Informal minutes of IFIP Working Group 2.8
30th meeting, Annapolis, Maryland, USA
November 5-9, 2012

List of attendees

Members: Observers:
Note: many of the links are dead, which simply means that I haven't yet received the material.

Technical presentations

Ralf Hinze, The computational essence of sorting algorithms. (Mon 2012-11-05, 9:05-9:50)
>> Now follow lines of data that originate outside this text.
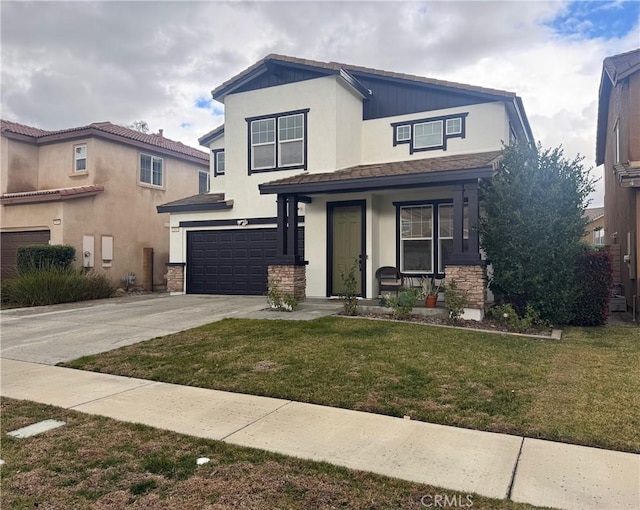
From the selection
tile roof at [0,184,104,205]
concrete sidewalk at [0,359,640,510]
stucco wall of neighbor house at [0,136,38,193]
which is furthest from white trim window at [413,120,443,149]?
stucco wall of neighbor house at [0,136,38,193]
Sorting algorithms are an intrinsic part of functional programming folklore as they exemplify algorithm design using folds and unfolds. This has given rise to an informal notion of duality among sorting algorithms: insertion sorts are dual to selection sorts. Using bialgebras and distributive laws, we formalise this notion within a categorical setting. We use types as a guiding force in exposing the recursive structure of bubble, insertion, selection, quick, tree, and heap sorts. Moreover, we show how to distill the computational essence of these algorithms down to one-step operations that are expressed as natural transformations.

(This is joint work with Daniel W.H. James, Thomas Harper, Nicolas Wu, José Pedro Magalhães.)

See slides and paper.

Xavier Leroy, Validating LR(1) parsers. (Mon 2012-11-05, 9:50-10:30)

For some applications (verified compilers, secure handling of structured documents), it is important to have parsers that are correct with respect to their specifications as a context-free grammar. To this end, we apply translation validation to a LR(1) parser generator such as Menhir: after Menhir generates a pushdown automaton A from a grammar G, a validator, written and proved correct in Coq, checks that A is sound, complete, and nonambiguous with respect to G. We applied this validator to the C grammar from the ISO C 99 standard: it worked, but the known ambiguities and context dependencies in this C grammar require ugly workarounds.

(Joint work with Jacques-Henri Jourdan and François Pottier.)

See slides.

Paul Hudak, The World's Fastest Network Controller -- in Haskell. (Mon 2012-11-05, 10:55-11:35)

Software defined networks (SDN) introduce centralized controllers to drastically increase network programmability. The simplicity of a logical centralized controller, however, can come at the cost of controller programming complexity and scalability. In this paper, we present McNettle, an extensible SDN controller system whose control event processing throughput scales with the number of system CPU cores and which supports control algorithms requiring globally visible state changes occurring at flow arrival rates. Programmers extend McNettle by writing event handlers and background programs in a high-level functional programming language extended with shared state and memory transactions. We implement our framework in Haskell and leverage the multicore facilities of the Glasgow Haskell Compiler (GHC) and runtime system. Our implementation schedules event handlers, allocates memory, optimizes message parsing and serialization, and buffers system calls in order to optimize cache usage, OS processing, and runtime system overhead. We identify and fix bottlenecks in the GHC runtime system and IO manager. Our experiments show that McNettle can serve up to 5000 switches using a single controller with 46 cores, achieving throughput of over 14 million flows per second, near-linear scaling up to 46 cores, and latency under 10 ms with loads consisting of up to 1500 switches.
See slides and paper.

Michael Hicks, Expositor: Scriptable Time-Travel Debugging with First Class Traces. (Mon 2012-11-05, 11:35-12:05)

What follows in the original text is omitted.